Walk into Dale Talde’s Park Slope restaurant Talde on almost any night, and it’ll be jumping. Drinks flow, the chef’s interesting Asian-American dishes make their way to the 65 tables, and an energetic buzz engulfs the foodie hot spot, which opened last year.
Talde’s restaurant cred stems back to his days in hot spot Buddakan’s kitchen, but his fame came from being a contestant on season four of Bravo’s hit show “Top Chef,” leading him to open Talde in January 2012, and another Park Slope fast fave, appropriately called Pork Slope, less than eight months later.
With the influx of cooking competition shows in recent years, the TV-chef-turned-restaurateur craze has been gaining steam in New York City and around the country, with chefs such as Talde making major waves and the idea of the “celebrity” chef helping a restaurant gain initial buzz.
The celebrity factor “helps get people through the door — but not necessarily get them back,” said Alan Sytsma, senior editor of New York magazine’s Grubstreet blog.
On one end of the TV chef spectrum are the very established names — such as Bobby Flay, Tom Colicchio, Geoffrey Zakarian and Alex Guarnaschelli — who all became successful before they landed TV gigs, but whose TV fame helped further their businesses.
“Any time you have national exposure, it has a positive effect on our type of business,” Zakarian said.
And then there are those chefs like Talde, virtual unknowns who used their newfound fame as a launchpad.
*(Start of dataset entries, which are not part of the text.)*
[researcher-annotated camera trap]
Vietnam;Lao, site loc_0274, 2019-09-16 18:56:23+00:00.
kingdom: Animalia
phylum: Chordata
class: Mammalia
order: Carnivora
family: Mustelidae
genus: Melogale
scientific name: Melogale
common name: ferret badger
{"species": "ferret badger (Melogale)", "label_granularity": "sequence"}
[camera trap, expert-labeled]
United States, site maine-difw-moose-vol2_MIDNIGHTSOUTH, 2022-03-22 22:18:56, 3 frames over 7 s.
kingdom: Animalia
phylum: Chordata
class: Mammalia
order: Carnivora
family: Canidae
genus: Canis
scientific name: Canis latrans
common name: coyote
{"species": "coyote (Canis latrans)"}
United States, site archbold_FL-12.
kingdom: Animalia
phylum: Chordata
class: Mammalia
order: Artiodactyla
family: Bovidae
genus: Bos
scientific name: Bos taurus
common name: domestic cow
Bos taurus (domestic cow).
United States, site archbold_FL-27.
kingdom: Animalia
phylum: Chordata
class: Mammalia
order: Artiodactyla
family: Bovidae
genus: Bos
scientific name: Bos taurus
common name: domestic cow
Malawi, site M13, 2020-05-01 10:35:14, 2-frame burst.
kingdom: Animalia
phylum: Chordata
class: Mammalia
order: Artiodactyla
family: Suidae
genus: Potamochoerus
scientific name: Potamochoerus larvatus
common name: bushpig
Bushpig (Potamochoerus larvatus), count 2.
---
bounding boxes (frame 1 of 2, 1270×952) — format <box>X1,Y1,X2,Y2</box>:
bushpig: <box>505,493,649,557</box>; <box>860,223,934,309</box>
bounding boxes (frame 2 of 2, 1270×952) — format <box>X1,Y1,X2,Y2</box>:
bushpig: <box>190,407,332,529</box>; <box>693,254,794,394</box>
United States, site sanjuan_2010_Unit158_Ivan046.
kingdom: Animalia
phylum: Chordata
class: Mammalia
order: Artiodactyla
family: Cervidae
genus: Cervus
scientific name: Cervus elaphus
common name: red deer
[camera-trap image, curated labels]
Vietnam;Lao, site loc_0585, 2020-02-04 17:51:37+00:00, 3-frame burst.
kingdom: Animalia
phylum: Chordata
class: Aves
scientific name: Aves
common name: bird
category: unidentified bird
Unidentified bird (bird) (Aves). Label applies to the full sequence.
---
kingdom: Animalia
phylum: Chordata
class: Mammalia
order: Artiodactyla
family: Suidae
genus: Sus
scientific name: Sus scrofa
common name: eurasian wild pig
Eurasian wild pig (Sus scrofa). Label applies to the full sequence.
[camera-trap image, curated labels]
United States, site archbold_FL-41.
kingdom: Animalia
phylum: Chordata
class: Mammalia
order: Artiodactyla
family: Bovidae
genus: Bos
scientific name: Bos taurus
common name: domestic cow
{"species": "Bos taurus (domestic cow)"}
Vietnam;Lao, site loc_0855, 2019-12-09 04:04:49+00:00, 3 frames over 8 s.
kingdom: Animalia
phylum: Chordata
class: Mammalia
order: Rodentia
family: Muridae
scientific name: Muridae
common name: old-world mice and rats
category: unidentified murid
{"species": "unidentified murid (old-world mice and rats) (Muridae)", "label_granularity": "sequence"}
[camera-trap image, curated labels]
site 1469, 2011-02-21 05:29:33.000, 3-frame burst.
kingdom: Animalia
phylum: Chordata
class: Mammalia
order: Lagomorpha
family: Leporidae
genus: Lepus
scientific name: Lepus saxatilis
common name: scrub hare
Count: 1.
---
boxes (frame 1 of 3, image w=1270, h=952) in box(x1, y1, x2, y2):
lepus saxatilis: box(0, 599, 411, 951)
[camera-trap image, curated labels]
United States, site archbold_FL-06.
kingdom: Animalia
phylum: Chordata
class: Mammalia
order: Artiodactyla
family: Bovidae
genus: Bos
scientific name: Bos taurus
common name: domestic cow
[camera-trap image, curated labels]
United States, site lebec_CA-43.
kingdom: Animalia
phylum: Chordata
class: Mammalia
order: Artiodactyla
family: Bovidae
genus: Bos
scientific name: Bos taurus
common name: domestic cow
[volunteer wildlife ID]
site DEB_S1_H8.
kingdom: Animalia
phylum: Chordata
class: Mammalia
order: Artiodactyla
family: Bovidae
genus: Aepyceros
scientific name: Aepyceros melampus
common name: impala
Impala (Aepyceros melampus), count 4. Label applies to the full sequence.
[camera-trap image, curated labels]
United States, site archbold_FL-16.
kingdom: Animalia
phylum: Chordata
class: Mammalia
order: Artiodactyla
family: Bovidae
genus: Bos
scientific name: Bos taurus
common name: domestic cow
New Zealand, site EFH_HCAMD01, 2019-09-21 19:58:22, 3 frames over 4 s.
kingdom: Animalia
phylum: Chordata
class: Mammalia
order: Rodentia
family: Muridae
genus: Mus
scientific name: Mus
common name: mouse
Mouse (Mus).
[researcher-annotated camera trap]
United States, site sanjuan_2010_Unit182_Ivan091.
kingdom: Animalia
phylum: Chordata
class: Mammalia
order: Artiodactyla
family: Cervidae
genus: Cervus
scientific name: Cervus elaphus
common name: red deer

But not everyone is as successful as Talde.
In the last few years, several TV chefs’ restaurants have shut down in the Big Apple — a notoriously tough market. Dave Martin’s Meatball Factory and Angelo Sosa’s Social Eatz are just two examples. Both Martin and Sosa are “Top Chef” alums.
“Becoming a somewhat notable personality won’t guarantee a successful restaurant or business,” said chef Marc Murphy (Landmarc), a New York staple who has appeared on the Food Network’s “Chopped.”
“At the end of the day, you have to be a good chef and a good businessperson because being on a TV show is totally different than running a business and you have to be able to decipher that.”
Sytsma said many people who’ve landed a spot on a competition show “think that they have a little bit more credibility or talent because they’ve been on TV” — even if they “wouldn’t necessarily be a major chef in the city.”
That’s especially true in a city that’s so competitive and has such savvy diners.
“You get one shot in New York,” Sytsma said. “New Yorkers will be harsh.”
In addition to the celebrity chef craze, more traditional stars own some great — and some of the city’s most forgotten — restaurants. On the successful side, there’s Robert De Niro’s Nobu, Jay-Z’s 40/40 Club and Justin Timberlake’s Southern Hospitality.
Meanwhile, quickly shuttered spots include Britney Spears’ NYLA, closed after only seven months about a decade ago, and Scott Disick’s Ryu, which shut after only six months last year.
Curt Gathje, lead editor at Zagat, said the most successful celebrity-owned restaurants often are those that “extend their brand” or have stars who find great partners, as De Niro did with Nobu.
Gathje cited Jay-Z’s Flatiron District 40/40 Club, which just celebrated its 10th anniversary, as a huge success story, partly because the upscale sports bar fits in with the hip-hop mogul’s image. The 40/40 Club recently opened an outpost in Brooklyn’s Barclays Center.
“Sex and the City” star Chris Noth reopened his music venue/restaurant, the Cutting Room, on East 32nd Street last year after the original 24th Street location shuttered in 2009.
Noth said he isn’t in the business “to make money” but reopened the Cutting Room because of his love of music — and local New York establishments.
“My motivation was to bring music back to Manhattan because so many venues are disappearing,” he said.